Multi-Frequency Radar Simulations with Dask

Multi-Frequency Radar Simulations with Dask#

This tutorial demonstrates how to compute radar variables at multiple frequencies using parallel processing with Dask. This approach enables efficient computation of radar observables across a wide frequency range for large datasets.

Prerequisites

  • pytmatrix package installed (see pytmatrix installation)

  • Sufficient memory for parallel processing (adjust chunk sizes accordingly)

  • DISDRODB L2E product available for the station

Overview

The workflow consists of:

  1. Initialize Dask cluster for parallel processing

  2. Load DISDRODB L2E product with lazy loading

  3. Configure data chunking for optimal memory usage

  4. Compute radar variables at multiple frequencies

  5. Analyze and visualize results

Step 1: Initialize Dask Cluster

Dask enables parallel processing and provides a dashboard for monitoring computations.

import numpy as np
import xarray as xr
import disdrodb
from disdrodb.utils.dask import initialize_dask_cluster

# Initialize Dask cluster
# - Dashboard available at http://localhost:8787/status
# - Monitor memory usage and task progress
initialize_dask_cluster()

Step 2: Load L2E Product

Load the L2E product with lazy loading enabled (parallel=True, chunks="auto"). This delays computation until explicitly requested. This code snippet assumes you have already processed the L2E product for the station. If not, see the Quick Start guide for processing instructions.

# Specify station
data_source = "EPFL"
campaign_name = "HYMEX_LTE_SOP3"
station_name = "10"

# Load dataset with lazy loading
ds = disdrodb.open_dataset(
    product="L2E",
    data_source=data_source,
    campaign_name=campaign_name,
    station_name=station_name,
    parallel=True,
    chunks="auto",
    temporal_resolution="1MIN",
)

# Select single velocity method (if multiple available)
ds = ds.sel(velocity_method="theoretical_velocity")

# Load data into memory
ds = ds.compute()

Note

The initial ds.compute() loads the L2E product into memory. For very large datasets, you may want to skip this step and work with lazy arrays throughout.

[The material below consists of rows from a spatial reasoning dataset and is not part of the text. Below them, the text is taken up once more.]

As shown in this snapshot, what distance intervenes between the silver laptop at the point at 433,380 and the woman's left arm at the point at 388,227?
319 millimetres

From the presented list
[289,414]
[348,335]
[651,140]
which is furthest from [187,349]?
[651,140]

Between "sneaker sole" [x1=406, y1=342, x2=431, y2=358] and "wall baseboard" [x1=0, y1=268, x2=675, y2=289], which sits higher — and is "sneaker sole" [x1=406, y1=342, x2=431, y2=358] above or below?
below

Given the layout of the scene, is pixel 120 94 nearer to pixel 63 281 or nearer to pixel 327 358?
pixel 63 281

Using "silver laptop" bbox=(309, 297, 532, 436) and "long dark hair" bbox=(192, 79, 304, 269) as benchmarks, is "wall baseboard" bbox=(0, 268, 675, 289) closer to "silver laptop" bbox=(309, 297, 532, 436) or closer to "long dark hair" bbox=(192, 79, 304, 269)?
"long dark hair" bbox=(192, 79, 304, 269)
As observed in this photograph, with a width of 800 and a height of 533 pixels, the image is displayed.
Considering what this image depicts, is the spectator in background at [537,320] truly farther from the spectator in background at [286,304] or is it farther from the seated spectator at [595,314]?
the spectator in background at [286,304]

Step 3: Configure Data Chunking

Rechunk the dataset to optimize parallel processing. Chunk size determines the trade-off between parallelization and memory usage.

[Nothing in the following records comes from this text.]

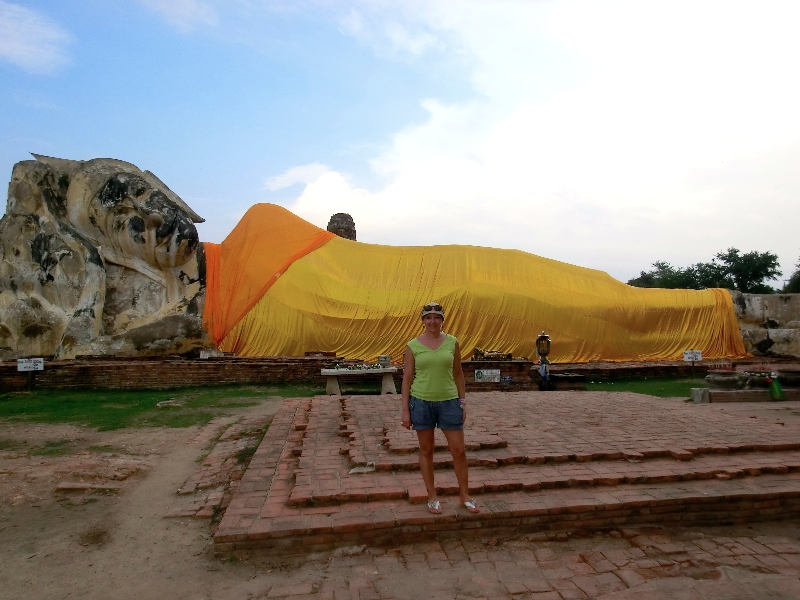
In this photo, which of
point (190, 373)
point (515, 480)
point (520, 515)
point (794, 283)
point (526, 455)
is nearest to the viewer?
point (520, 515)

# Rechunk for parallel radar computations
# - Larger chunks = more memory per worker
# - Smaller chunks = more parallelization overhead
# - 5000 timesteps ≈ 12 GB RAM per worker
ds = ds.chunk({"time": 5000})

Tip

Memory Considerations

  • Monitor memory usage on Dask dashboard during processing

  • Reduce chunk size if workers run out of memory

  • Increase chunk size for faster processing on high-memory machines

Step 4: Compute Multi-Frequency Radar Variables

Compute radar observables across multiple frequencies. T-matrix lookup tables (LUTs) are computed once and cached for subsequent runs.

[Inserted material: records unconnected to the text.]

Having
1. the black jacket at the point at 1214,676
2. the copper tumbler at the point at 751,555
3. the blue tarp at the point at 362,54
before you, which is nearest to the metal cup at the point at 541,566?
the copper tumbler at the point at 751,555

# Define frequency range (GHz)
frequencies = np.array([1, 5, 10, 15, 20, 25, 30, 35, 40, 45, 50]).tolist()

# Compute radar variables
# - First run: LUTs computed for all frequencies (several minutes)
# - Subsequent runs: Cached LUTs used (much faster)
# - Monitor progress at http://localhost:8787/status
ds_radar = disdrodb.generate_l2_radar(
    ds=ds,
    frequency=frequencies,
    num_points=1024,  # T-matrix integration points
    diameter_min=0,  # Minimum diameter (mm)
    diameter_max=10,  # Maximum diameter (mm)
    canting_angle_std=7,  # Canting angle std dev (degrees)
    axis_ratio_model="Thurai2007",
    permittivity_model="Turner2016",
    water_temperature=10,  # Water temperature (°C)
    elevation_angle=0,  # Elevation angle (degrees)
    parallel=True,
)

For details on radar simulation parameters, see Radar Variable Simulations and Radar Simulation Options.

Step 5: Analyze Results

Explore the computed radar variables and their frequency dependence.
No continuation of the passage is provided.